Source text: Begin
Few-shot prompting means providing the model with a few examples of the input-output pattern you want before giving it the actual task. Think of it as showing the model what "good" looks like before asking it to produce something.

Example:

"Classify each movie review as positive, negative, or neutral.

Review: 'A masterpiece of storytelling. I cried three times.' Classification: Positive

Review: 'Terrible. The worst two hours of my life.' Classification: Negative

Review: 'It was fine. Nothing special, nothing terrible.' Classification: Neutral

Review: 'The acting was superb but the plot made absolutely no sense. I left the theater confused but impressed.' Classification: "

By providing three examples, you have shown the model exactly how you want the task performed — the format, the tone, the level of nuance. Few-shot prompting is particularly powerful when you want a very specific output format or when the task is unusual enough that zero-shot attempts produce inconsistent results.

💡 Intuition: Few-shot prompting works because of how language models predict the next token. By showing a pattern of (input, output) pairs, you are essentially telling the model: "The text I am writing follows this structure. Continue the pattern." The model does not "learn" from your examples in the way a student would — it recognizes the pattern and continues it.

Chain-of-Thought Prompting

Chain-of-thought (CoT) prompting asks the model to show its reasoning step by step before arriving at an answer. This technique, documented in research from Google Brain in 2022, can dramatically improve performance on tasks that require multi-step reasoning — math problems, logical puzzles, complex analysis.

Example without chain-of-thought:

"A store sells apples for $2 each and oranges for $3 each. If Maria buys 4 apples and some oranges and spends $20 total, how many oranges did she buy?"

The model might jump straight to an answer, sometimes getting it wrong.

Example with chain-of-thought:

"A store sells apples for $2 each and oranges for $3 each. If Maria buys 4 apples and some oranges and spends $20 total, how many oranges did she buy? Think through this step by step."

Adding "Think through this step by step" (or "Let us work through this reasoning") prompts the model to generate intermediate steps: "4 apples at $2 each = $8. Total spent is $20. $20 - $8 = $12 remaining for oranges. At $3 each, $12 / $3 = 4 oranges." The step-by-step process acts as a kind of scaffolding that reduces errors.

⚠️ Important Caveat: Chain-of-thought prompting makes the model show reasoning steps, but this does not mean the model is actually "reasoning" in the way humans do. The steps are still generated by next-token prediction. Sometimes the model produces steps that look logical but contain subtle errors. Always verify the reasoning, not just the final answer.

Role Prompting

A fourth technique worth knowing is role prompting — asking the model to adopt a specific persona or expertise.

Example: "You are an experienced data journalist who specializes in explaining statistical concepts to a general audience. Explain what a confidence interval is, using a real-world example."

Role prompting works because it activates patterns in the training data associated with how experts in a particular field communicate. It can improve the accuracy, tone, and specificity of responses. However, a role prompt does not give the model actual expertise — it gives it a style of communication that may or may not be accompanied by accurate content.
Source text: End
Supplied data: Begin
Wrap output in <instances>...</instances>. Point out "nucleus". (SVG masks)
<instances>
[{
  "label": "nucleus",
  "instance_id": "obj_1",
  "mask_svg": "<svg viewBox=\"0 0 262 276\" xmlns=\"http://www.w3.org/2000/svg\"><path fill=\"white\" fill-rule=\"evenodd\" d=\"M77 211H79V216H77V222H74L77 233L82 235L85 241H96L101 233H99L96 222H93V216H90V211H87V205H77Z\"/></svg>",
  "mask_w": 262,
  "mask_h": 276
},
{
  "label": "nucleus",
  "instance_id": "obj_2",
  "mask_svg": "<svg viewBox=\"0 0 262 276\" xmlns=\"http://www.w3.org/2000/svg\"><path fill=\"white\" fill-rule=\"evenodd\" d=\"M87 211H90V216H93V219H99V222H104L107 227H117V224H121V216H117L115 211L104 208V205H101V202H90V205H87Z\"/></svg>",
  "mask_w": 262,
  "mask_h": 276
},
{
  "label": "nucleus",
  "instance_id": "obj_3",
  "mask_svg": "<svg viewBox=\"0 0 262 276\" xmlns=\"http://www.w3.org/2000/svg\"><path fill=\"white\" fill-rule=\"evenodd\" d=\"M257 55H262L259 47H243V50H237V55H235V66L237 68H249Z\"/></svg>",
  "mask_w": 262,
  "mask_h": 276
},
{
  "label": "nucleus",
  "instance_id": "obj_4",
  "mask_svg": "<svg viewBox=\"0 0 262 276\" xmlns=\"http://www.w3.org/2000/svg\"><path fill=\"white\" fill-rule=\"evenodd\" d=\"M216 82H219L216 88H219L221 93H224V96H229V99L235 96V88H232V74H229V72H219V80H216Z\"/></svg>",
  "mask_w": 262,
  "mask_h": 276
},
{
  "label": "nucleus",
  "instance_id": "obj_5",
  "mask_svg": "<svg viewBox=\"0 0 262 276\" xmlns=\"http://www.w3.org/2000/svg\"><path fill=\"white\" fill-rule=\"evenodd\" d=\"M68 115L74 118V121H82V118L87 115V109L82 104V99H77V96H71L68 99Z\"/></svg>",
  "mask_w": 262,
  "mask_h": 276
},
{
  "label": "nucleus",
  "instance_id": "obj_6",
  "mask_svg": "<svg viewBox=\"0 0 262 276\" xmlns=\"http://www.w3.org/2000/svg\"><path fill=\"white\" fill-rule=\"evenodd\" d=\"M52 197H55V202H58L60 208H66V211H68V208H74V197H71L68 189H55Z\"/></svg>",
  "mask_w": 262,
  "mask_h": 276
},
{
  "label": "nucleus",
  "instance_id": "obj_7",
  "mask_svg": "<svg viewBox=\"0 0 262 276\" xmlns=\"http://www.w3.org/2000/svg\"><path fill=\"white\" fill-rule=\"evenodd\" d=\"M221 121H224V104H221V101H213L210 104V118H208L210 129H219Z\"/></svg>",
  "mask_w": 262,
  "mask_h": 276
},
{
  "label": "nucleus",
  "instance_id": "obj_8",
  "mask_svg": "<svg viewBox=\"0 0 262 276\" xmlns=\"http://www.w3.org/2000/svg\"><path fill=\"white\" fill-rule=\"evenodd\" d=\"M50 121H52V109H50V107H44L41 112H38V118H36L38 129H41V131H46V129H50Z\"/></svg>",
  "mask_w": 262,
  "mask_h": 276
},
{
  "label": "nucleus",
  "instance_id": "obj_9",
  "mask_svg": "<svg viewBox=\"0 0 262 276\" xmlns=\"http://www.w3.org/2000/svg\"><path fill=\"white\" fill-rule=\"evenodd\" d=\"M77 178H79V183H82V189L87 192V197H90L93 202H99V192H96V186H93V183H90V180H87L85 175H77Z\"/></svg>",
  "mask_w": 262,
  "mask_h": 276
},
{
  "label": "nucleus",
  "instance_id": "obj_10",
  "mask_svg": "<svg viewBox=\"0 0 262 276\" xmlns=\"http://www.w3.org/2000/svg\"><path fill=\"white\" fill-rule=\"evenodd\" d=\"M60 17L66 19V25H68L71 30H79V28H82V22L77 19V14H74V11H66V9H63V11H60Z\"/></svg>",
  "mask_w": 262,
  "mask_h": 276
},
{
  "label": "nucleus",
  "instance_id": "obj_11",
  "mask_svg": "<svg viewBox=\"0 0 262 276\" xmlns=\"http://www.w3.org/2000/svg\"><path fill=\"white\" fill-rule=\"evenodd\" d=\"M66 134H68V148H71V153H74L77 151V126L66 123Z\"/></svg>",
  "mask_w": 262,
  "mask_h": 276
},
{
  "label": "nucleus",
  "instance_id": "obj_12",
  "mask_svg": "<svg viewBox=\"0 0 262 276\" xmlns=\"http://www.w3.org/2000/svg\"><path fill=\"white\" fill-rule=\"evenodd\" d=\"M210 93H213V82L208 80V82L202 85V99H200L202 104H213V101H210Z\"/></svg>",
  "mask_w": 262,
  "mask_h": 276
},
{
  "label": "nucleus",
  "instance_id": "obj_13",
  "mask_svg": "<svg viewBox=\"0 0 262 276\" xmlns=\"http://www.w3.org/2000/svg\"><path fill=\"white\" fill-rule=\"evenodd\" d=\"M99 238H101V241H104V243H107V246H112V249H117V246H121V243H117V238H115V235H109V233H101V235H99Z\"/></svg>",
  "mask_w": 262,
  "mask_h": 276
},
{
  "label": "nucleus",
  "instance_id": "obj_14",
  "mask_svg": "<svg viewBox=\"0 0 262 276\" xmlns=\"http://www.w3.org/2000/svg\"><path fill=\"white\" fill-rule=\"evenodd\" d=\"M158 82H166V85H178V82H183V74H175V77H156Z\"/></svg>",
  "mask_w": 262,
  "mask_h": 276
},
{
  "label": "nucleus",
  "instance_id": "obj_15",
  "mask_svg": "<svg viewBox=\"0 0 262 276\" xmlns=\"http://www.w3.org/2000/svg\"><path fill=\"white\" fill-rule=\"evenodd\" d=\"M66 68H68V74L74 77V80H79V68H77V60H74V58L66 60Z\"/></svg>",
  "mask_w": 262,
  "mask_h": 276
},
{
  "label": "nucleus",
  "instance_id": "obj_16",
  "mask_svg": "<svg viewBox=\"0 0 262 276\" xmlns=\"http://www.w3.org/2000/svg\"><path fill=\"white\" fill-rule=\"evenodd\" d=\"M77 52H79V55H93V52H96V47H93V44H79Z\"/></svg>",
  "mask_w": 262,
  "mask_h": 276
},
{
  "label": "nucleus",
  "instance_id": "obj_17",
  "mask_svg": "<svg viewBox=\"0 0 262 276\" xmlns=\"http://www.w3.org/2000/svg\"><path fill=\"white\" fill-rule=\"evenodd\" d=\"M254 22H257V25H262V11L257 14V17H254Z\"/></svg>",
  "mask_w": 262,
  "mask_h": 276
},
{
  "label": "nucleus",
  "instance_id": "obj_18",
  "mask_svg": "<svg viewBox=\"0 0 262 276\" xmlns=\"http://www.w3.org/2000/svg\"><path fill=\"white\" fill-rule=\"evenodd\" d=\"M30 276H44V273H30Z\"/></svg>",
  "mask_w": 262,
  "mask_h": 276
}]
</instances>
Supplied data: End
* What to work on
[A] Write out the passage on prompting techniques word for word, from "Chain-of-thought (CoT) prompting" to "puzzles, complex analysis.".
[B] In the passage on prompting techniques, whose research documented chain-of-thought prompting, and in what year?
[C] Carry on the passage on prompting techniques from its last sentence.

* Task-by-task outputs
[A]
Chain-of-thought (CoT) prompting asks the model to show its reasoning step by step before arriving at an answer. This technique, documented in research from Google Brain in 2022, can dramatically improve performance on tasks that require multi-step reasoning — math problems, logical puzzles, complex analysis.

[B] Google Brain, in 2022.

[C]
Combining Techniques

These techniques are not mutually exclusive. In practice, the most effective prompts often combine several approaches:

"You are a constitutional law professor preparing a study guide for undergraduate students [role]. I will give you three examples of how to summarize a Supreme Court case, and then I want you to summarize a fourth case in the same format [few-shot]. For each case, explain the key legal question, the court's reasoning, and the implications, step by step [chain-of-thought]. Keep each summary under 200 words [constraint]."

📊 Scenario Walkthrough: Building a Prompt

Imagine you are researching the environmental impact of cryptocurrency mining for a term paper. Start with this weak prompt: "Tell me about crypto mining and the environment."

Now improve it using what you have learned: 1. Add specificity: What exactly do you want to know? 2. Add context: Who are you and what is this for? 3. Add format: How should the information be structured? 4. Add constraints: What should the model avoid? 5. Choose a technique: Would role prompting, chain-of-thought, or few-shot help?

Try writing your improved prompt before reading on. There is no single correct answer — the goal is to practice the skill.


14.3 Evaluating AI Outputs: A Verification Framework

Here is the uncomfortable truth about using AI tools: the better you get at prompting, the more convincing the outputs become — and the more convincing the outputs, the more tempting it is to stop checking them. This is exactly the wrong instinct. Skilled AI users are not people who get such good outputs that verification becomes unnecessary. They are people who always verify, no matter how good the output looks.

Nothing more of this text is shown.